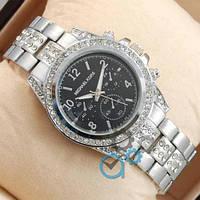 Michael Kors  серебристые часы копия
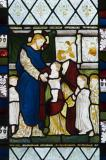 Christ Blessing the Children: David, St Stephen and Samuel with scenes from the Gospels.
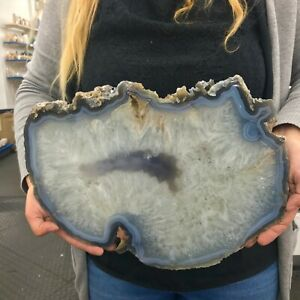 INCREDIBLE ** AGATE THICK SLICE * 4 Kgs / 8.8 Lbs ** Free Shipping **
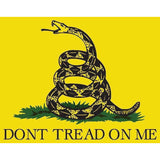 Gadsden Flag bumper sticker decal white gloss premium tread me vinyl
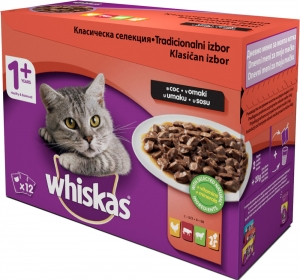 Whiskas Pouch - класическа селекция за котки над 1 година, 12 x 100 гр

══════

## TASK
Each line from the one containing "Gadsden Flag bumper" to the final line of the data must be printed exactly, both included, with nothing else and no pictures.

## TASK OUTPUT
 Gadsden Flag bumper sticker decal white gloss premium tread me vinyl
 Whiskas Pouch - класическа селекция за котки над 1 година, 12 x 100 гр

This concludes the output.